→ **Direction**: Turn the data from the line containing "How far does" through the end of the data into a JSON list of strings, one string per line, leaving out blank lines.

* Begin Extracted information *

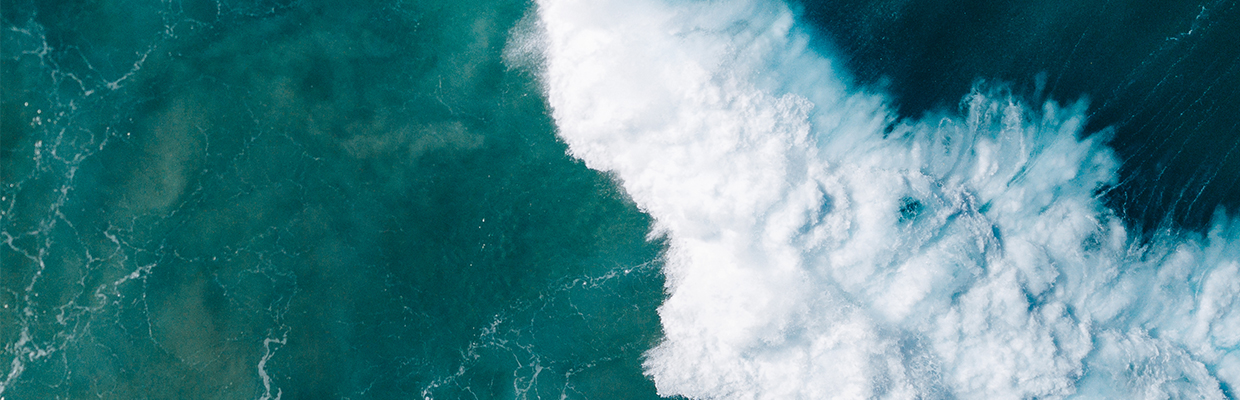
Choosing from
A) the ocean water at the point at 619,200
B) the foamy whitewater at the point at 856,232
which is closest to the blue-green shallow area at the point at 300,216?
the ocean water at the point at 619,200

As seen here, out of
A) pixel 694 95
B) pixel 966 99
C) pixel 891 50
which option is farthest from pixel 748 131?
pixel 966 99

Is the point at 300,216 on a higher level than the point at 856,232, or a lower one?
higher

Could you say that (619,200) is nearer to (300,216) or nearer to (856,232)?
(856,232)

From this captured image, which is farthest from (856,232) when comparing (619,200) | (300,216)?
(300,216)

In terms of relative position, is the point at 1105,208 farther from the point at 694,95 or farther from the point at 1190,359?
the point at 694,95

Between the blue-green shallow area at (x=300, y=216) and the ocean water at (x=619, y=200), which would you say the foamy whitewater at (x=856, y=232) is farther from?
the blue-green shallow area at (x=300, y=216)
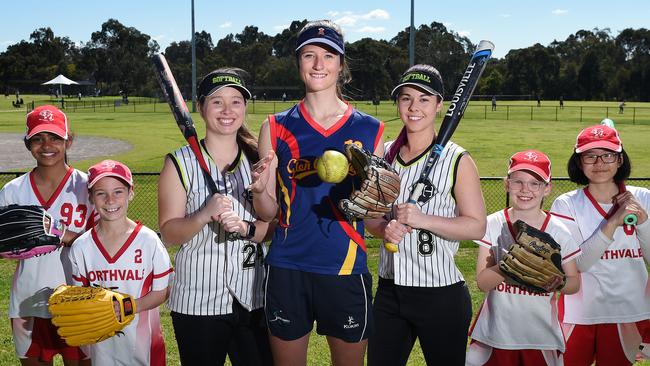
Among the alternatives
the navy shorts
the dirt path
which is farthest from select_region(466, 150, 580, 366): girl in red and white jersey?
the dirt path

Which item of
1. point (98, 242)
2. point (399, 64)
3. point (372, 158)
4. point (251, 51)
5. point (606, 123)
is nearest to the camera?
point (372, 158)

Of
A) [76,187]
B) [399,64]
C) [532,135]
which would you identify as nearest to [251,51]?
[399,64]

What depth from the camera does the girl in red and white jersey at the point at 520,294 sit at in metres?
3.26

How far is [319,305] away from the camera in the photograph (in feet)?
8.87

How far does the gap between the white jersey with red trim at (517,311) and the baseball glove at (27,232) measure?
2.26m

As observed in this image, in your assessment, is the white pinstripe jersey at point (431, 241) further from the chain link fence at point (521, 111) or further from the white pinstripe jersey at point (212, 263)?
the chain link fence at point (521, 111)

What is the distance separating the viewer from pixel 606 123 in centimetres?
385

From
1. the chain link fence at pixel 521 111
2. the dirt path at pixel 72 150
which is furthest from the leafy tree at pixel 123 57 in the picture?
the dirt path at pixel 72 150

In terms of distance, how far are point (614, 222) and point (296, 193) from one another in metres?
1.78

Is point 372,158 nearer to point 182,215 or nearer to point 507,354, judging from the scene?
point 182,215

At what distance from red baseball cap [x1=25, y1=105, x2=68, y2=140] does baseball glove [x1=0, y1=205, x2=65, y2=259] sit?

* End Extracted information *

→ **Finished task**:
[
  "How far does the gap between the white jersey with red trim at (517,311) and the baseball glove at (27,232) measure?",
  "2.26m",
  "As observed in this image, in your assessment, is the white pinstripe jersey at point (431, 241) further from the chain link fence at point (521, 111) or further from the white pinstripe jersey at point (212, 263)?",
  "the chain link fence at point (521, 111)",
  "What is the distance separating the viewer from pixel 606 123 in centimetres?",
  "385",
  "From",
  "1. the chain link fence at pixel 521 111",
  "2. the dirt path at pixel 72 150",
  "which is furthest from the leafy tree at pixel 123 57 in the picture?",
  "the dirt path at pixel 72 150",
  "In terms of distance, how far are point (614, 222) and point (296, 193) from one another in metres?",
  "1.78",
  "Is point 372,158 nearer to point 182,215 or nearer to point 507,354, judging from the scene?",
  "point 182,215",
  "At what distance from red baseball cap [x1=25, y1=105, x2=68, y2=140] does baseball glove [x1=0, y1=205, x2=65, y2=259] sit?"
]